§ About this exercise:
Would you copy the full listing that follows without changing a thing?

§ Information provided:
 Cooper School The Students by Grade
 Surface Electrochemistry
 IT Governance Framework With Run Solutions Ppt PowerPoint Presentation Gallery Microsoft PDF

§ Output:
 Cooper School The Students by Grade
 Surface Electrochemistry
 IT Governance Framework With Run Solutions Ppt PowerPoint Presentation Gallery Microsoft PDF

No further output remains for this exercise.